> **Passage to read**
Here's some of what's on the agenda for this month:
  • The video: Yes, I still have a recipe on hold, just waiting to be captured and posted on this fair little blog!  Stay tuned for a brand new video recipe in the first half of the month.
  • BlogHer Food '11!  I've mentioned this a lot on Facebook, but I'm not so sure I mentioned it here.  I was lucky enough to score a volunteer spot at this amazing food blogger conference in Atlanta, which means I get to go for free!  In addition to the great sessions they have in store for us, I'm excited to see old friends from last year's IFBC, not to mention making new ones at BHF!  I'll probably be tweeting up a storm, too (something I never do), so if you don't follow me on Twitter, now's your chance.  My entertainment quotient goes up exponentially whenever I'm at a blogging conference! ;)
  • Cinco de Mayo is tomorrow, and though I'd considered making a new dish to mark the occasion, I decided to do a photo makeover of a related oldie but goodie instead.  But if you're still looking for ideas, I have plenty of tacos, burritos and other Mexican-inspired dishes on the site, so feel free to browse through them 'til you find something you like.
  • Mother's Day is this weekend (!!!) and though I didn't think I could outdo last year's sensational brunch menu for my mama, I'm quite pleased with what I have in store for her.  Stay tuned for a recap of the incredible meal I have planned for my favorite lady, including two new recipes!
  • Warm weather is FINALLY here (thank goodness), and with that come lighter recipes.  Look for lighter dishes that will make the most of whatever seasonal fruits & veggies I come by at my favorite farmer's market.  Cherries, anyone?
  • Last, but not least, yours truly is going to be on Good Day Sacramento with Mark S. Allen next Thursday!  We'll be checking out some great eateries here in Sac, so if you're an early bird, tune in and follow us on our little tour!
As you can see, May is going to be an absolute whirlwind of activity, so if I'm away for a few days, don't fret!  I'm always here, just taking care of business. 

In the meantime, have fun at any Cinco de Mayo parties you'll be at tomorrow, Happy Mother's Day to all you fabulous moms out there, and have a wonderful May!

> **Job 1**
Answer these questions about the blog post:
(a) At which conference did the writer get a volunteer spot, and in what city is it held?
(b) On which TV show will the writer appear next Thursday, and with whom?
(c) Which fruit does the writer name while discussing lighter warm-weather dishes?

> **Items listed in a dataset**
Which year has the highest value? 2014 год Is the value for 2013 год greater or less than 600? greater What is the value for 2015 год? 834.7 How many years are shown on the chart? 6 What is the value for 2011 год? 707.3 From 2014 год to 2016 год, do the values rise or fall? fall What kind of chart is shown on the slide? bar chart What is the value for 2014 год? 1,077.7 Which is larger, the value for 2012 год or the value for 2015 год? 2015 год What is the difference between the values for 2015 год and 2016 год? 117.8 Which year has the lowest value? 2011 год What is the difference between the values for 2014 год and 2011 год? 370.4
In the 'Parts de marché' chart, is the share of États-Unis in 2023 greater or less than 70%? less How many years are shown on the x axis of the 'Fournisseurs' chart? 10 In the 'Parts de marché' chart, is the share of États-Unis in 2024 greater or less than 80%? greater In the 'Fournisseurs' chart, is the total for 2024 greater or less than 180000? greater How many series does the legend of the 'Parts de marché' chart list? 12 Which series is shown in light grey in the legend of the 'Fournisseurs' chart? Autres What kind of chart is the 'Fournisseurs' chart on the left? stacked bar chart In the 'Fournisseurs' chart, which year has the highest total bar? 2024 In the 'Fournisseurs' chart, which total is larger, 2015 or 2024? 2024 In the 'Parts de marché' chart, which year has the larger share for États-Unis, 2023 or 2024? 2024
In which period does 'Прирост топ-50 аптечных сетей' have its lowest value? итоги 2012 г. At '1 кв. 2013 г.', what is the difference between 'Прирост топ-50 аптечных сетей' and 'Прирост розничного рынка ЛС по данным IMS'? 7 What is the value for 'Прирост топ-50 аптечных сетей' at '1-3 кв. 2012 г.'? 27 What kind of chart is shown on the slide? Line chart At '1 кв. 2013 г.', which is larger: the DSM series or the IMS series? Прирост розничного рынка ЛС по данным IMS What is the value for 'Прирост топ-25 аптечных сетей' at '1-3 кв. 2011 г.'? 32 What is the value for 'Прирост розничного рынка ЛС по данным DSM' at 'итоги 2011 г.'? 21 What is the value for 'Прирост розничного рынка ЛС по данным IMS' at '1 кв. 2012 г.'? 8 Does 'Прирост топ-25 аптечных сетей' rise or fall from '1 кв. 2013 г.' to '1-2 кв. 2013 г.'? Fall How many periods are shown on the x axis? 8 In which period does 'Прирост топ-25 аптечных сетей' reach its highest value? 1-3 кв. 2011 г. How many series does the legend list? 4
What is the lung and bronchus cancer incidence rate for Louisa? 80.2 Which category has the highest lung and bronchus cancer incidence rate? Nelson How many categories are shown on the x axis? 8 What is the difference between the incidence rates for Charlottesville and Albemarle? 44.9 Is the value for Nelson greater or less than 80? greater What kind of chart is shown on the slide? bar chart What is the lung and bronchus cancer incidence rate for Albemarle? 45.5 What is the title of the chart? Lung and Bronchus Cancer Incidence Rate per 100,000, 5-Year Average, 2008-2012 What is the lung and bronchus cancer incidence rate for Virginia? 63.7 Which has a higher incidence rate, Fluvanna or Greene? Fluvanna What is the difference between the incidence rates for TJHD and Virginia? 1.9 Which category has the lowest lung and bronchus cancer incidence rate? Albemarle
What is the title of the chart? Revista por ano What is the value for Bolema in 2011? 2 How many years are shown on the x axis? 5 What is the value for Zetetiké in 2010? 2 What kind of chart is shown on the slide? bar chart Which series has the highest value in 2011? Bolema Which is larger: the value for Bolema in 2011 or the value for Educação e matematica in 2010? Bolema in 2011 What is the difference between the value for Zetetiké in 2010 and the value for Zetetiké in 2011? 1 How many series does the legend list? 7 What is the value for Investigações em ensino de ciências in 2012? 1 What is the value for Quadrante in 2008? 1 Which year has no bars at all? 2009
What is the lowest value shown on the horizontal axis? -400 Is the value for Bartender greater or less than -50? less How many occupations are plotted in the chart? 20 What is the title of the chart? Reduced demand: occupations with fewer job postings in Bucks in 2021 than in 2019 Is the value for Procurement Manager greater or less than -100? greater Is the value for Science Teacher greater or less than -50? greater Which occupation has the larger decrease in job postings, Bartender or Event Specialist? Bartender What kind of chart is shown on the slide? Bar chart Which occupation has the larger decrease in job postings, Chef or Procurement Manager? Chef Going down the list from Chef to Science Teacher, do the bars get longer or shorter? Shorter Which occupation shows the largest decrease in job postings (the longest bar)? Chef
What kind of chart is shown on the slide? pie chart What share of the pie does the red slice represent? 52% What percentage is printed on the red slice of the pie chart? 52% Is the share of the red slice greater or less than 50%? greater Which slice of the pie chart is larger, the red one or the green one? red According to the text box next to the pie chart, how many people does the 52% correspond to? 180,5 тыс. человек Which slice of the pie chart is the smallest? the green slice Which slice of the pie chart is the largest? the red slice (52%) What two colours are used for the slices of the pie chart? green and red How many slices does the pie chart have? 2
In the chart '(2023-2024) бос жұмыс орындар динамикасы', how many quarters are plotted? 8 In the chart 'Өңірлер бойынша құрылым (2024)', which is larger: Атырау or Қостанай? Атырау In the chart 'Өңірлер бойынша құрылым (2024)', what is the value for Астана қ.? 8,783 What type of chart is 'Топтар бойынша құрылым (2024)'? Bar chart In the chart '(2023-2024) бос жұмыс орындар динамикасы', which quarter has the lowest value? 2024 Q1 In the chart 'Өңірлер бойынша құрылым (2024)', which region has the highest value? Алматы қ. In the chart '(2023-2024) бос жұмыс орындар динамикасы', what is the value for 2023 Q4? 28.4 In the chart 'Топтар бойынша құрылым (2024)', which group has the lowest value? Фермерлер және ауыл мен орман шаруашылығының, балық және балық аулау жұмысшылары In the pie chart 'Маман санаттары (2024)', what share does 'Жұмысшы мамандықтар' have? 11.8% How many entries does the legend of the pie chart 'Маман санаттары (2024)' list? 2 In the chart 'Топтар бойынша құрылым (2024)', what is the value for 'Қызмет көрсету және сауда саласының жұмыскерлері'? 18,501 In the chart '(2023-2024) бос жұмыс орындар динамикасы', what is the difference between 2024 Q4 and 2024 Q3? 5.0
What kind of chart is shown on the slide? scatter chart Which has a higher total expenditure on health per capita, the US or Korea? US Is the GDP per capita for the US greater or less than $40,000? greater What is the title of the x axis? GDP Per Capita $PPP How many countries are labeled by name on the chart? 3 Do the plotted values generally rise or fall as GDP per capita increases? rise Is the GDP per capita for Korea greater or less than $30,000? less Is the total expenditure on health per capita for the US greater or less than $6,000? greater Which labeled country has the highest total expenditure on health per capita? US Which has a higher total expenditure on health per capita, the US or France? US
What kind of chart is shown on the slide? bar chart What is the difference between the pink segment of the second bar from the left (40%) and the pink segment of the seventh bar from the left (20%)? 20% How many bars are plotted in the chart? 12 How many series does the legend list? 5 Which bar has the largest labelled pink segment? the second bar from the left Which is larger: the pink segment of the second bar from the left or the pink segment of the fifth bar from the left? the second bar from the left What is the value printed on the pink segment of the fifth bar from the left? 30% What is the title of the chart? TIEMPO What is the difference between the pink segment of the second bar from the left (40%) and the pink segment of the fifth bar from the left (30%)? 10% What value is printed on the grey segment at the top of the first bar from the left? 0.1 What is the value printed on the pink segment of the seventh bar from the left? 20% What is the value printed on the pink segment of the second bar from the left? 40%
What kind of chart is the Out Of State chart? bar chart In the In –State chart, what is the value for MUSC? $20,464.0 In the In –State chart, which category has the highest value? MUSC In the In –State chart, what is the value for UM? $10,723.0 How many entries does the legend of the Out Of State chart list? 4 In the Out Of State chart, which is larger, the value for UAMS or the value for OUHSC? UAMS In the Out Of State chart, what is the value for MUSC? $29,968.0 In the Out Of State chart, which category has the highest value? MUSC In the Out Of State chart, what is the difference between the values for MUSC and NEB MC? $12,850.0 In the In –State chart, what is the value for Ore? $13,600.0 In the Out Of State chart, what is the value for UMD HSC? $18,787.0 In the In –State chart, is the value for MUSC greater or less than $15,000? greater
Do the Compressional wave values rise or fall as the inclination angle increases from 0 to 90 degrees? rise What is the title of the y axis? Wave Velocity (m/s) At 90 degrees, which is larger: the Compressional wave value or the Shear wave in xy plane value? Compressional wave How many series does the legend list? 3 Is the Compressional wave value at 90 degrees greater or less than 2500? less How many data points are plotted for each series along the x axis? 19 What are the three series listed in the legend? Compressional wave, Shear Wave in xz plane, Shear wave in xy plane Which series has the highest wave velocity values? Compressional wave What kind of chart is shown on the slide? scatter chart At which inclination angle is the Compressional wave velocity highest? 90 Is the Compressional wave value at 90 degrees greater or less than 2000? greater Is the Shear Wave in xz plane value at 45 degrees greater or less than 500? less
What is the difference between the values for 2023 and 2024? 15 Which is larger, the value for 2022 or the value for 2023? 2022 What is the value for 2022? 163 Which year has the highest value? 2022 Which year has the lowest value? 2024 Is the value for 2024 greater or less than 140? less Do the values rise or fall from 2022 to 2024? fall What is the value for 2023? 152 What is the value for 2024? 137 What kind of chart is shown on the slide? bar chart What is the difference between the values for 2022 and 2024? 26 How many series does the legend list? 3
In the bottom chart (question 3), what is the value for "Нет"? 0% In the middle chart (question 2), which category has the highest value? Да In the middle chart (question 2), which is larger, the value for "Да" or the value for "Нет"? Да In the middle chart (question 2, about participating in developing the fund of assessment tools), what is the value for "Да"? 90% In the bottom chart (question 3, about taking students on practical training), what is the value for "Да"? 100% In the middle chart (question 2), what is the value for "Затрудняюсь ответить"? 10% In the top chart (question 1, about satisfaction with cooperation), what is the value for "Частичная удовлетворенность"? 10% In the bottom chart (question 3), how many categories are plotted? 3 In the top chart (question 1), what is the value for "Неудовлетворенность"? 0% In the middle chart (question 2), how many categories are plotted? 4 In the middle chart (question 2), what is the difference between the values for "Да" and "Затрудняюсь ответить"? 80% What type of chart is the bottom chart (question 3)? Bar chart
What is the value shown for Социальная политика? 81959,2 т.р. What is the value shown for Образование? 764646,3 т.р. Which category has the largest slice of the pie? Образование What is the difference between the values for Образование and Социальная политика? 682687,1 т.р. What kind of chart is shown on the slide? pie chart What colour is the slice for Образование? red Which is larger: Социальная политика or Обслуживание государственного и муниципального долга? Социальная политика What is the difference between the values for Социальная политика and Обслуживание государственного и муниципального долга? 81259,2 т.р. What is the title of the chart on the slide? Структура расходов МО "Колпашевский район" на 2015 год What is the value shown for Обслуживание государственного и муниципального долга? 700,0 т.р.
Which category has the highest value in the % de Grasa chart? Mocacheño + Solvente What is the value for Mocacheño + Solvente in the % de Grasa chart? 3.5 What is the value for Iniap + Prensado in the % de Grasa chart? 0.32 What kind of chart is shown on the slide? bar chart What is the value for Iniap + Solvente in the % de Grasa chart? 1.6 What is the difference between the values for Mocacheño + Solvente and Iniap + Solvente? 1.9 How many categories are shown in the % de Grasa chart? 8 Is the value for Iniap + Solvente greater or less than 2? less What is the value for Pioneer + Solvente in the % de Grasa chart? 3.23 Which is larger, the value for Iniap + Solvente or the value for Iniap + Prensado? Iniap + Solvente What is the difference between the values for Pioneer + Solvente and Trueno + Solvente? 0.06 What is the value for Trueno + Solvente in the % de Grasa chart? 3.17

> **Job 2**
Format the stretch of entries from the start of the entries through the line that contains "2023 or 2024? 2024" as a JSON list of strings, one string per line, with blank lines left out.

> **Your solution 1**
(a) BlogHer Food '11, in Atlanta.
(b) Good Day Sacramento, with Mark S. Allen.
(c) Cherries.

> **Your solution 2**
[
  "Which year has the highest value? 2014 год Is the value for 2013 год greater or less than 600? greater What is the value for 2015 год? 834.7 How many years are shown on the chart? 6 What is the value for 2011 год? 707.3 From 2014 год to 2016 год, do the values rise or fall? fall What kind of chart is shown on the slide? bar chart What is the value for 2014 год? 1,077.7 Which is larger, the value for 2012 год or the value for 2015 год? 2015 год What is the difference between the values for 2015 год and 2016 год? 117.8 Which year has the lowest value? 2011 год What is the difference between the values for 2014 год and 2011 год? 370.4",
  "In the 'Parts de marché' chart, is the share of États-Unis in 2023 greater or less than 70%? less How many years are shown on the x axis of the 'Fournisseurs' chart? 10 In the 'Parts de marché' chart, is the share of États-Unis in 2024 greater or less than 80%? greater In the 'Fournisseurs' chart, is the total for 2024 greater or less than 180000? greater How many series does the legend of the 'Parts de marché' chart list? 12 Which series is shown in light grey in the legend of the 'Fournisseurs' chart? Autres What kind of chart is the 'Fournisseurs' chart on the left? stacked bar chart In the 'Fournisseurs' chart, which year has the highest total bar? 2024 In the 'Fournisseurs' chart, which total is larger, 2015 or 2024? 2024 In the 'Parts de marché' chart, which year has the larger share for États-Unis, 2023 or 2024? 2024"
]